# Set task
Convert the lines of the records below into a Markdown table with the columns "No." and "Line", numbering each row and leaving out blank lines.

# Provided entries
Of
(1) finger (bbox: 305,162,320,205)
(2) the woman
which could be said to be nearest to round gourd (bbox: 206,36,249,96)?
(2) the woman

# Answer in full
| No. | Line |
|---|---|
| 1 | Of |
| 2 | (1) finger (bbox: 305,162,320,205) |
| 3 | (2) the woman |
| 4 | which could be said to be nearest to round gourd (bbox: 206,36,249,96)? |
| 5 | (2) the woman |